Nel 1534, la Compagnia si stabilì presso l'Ospedale degli Incurabili in una casa messa a disposizione dalla fondatrice Maria Longo. Qui i confratelli costruirono la cappella intitolata a Santa Maria Succurre Miseris, che conserva tuttora pregevoli opere d’arte e testimonianze di una intensa e interessante storia: dalla statua di marmo dell’Assunta posta sull’altare maggiore attribuita a Giovanni da Nola, agli affreschi realizzati da Giovan Battista Benaschi (o Beinaschi) nella volta dell’oratorio e da Paolo De Matteis nella sala delle riunioni dei confratelli.
Inizialmente la Confraternita ebbe composizione mista, laica e religiosa; dopo il 1580, venuta in sospetto al potere vicereale, fu composta da soli religiosi.
Vestiti con un lungo saio bianco ed un cappuccio che ne copriva il volto, davano conforto religioso ai condannati nelle ultime ore di vita, li accompagnavano al patibolo e ne recuperavano il corpo per dargli sepoltura.
Nel corso dei secoli i Bianchi rafforzarono e consolidarono le proprie attività istituzionali, fino al 1862, quando i precipitosi avvenimenti polito-sociali che portarono all’Unità d’Italia, posero fine alla loro attività.
I preziosi Registri della Congregazione dei Bianchi della Giustizia, inventariati dal prof. Antonio Illibato, sono attualmente custoditi presso l’Archivio Storico Diocesano di Napoli.
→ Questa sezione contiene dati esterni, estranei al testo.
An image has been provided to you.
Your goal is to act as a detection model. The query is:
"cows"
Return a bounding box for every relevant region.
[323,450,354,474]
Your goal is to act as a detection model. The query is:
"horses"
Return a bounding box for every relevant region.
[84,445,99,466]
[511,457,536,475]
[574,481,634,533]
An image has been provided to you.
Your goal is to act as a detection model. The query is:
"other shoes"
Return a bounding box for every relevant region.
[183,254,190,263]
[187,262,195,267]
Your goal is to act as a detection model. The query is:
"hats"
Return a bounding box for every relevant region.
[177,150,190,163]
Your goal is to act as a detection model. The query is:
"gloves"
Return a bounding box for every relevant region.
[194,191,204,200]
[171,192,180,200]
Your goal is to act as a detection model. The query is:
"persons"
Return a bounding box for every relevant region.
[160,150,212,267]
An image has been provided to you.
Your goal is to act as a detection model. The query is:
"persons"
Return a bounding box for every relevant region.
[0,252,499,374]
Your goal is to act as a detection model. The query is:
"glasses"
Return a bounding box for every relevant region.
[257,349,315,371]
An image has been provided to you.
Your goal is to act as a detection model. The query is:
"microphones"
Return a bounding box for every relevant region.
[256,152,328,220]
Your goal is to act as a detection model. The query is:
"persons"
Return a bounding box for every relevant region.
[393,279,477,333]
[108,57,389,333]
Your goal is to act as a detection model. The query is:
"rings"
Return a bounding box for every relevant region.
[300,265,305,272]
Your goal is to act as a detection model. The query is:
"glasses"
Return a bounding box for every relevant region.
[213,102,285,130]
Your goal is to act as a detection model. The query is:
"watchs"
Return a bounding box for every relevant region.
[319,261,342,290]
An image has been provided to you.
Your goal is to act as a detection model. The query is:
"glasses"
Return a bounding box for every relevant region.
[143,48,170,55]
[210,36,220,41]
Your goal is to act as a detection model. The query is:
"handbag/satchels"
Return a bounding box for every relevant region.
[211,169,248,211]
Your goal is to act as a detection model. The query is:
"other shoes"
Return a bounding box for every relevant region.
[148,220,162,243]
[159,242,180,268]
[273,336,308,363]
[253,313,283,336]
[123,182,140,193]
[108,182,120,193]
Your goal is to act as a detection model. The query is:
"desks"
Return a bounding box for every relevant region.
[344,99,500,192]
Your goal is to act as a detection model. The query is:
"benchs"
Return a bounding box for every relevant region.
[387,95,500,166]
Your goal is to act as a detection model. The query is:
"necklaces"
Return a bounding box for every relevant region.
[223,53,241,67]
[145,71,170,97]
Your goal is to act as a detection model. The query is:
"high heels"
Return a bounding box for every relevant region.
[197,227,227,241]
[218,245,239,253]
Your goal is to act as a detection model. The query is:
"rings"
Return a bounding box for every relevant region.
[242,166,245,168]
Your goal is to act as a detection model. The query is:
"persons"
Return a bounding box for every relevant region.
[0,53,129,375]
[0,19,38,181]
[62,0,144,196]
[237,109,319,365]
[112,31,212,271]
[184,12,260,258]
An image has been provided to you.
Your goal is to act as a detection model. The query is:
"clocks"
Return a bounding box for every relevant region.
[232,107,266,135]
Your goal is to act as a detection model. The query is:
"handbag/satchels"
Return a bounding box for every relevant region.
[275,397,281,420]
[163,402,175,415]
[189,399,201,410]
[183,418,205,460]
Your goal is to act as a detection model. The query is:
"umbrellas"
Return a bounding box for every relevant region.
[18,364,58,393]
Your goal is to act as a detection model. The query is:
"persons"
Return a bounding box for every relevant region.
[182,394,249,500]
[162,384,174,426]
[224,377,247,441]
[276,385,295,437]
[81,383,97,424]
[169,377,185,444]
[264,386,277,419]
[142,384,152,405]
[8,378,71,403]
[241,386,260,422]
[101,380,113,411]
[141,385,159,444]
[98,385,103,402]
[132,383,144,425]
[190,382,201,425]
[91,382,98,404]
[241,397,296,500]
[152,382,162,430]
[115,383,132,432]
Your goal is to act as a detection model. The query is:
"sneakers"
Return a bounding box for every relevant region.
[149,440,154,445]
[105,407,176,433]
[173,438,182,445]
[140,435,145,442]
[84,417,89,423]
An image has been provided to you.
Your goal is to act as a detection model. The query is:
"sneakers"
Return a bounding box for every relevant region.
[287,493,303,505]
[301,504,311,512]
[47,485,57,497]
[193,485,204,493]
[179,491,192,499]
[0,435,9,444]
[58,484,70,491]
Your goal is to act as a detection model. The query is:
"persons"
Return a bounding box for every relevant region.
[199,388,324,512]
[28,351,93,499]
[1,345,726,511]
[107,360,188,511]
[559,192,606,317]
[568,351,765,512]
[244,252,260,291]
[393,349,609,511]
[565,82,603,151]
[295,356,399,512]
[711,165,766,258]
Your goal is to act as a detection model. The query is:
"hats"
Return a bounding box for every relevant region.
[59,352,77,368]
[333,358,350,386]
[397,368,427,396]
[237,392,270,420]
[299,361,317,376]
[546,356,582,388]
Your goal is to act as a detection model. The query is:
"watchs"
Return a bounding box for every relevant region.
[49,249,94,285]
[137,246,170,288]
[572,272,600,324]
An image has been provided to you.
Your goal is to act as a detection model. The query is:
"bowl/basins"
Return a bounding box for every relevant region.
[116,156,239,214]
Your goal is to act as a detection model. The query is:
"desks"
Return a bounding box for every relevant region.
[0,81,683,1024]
In essi sono presenti importanti documenti che rimandano ad alcuni rilevanti eventi della storia cittadina, come la Rivoluzione del 1799, che vide i Bianchi confortare i rivoluzionari condannati a morte, tra i quali: Domenico Cirillo, Eleonora Pimentel Fonseca, Gennaro Serra di Cassano, Mario Pagano, Vincenzo Russo e Luigia Sanfelice.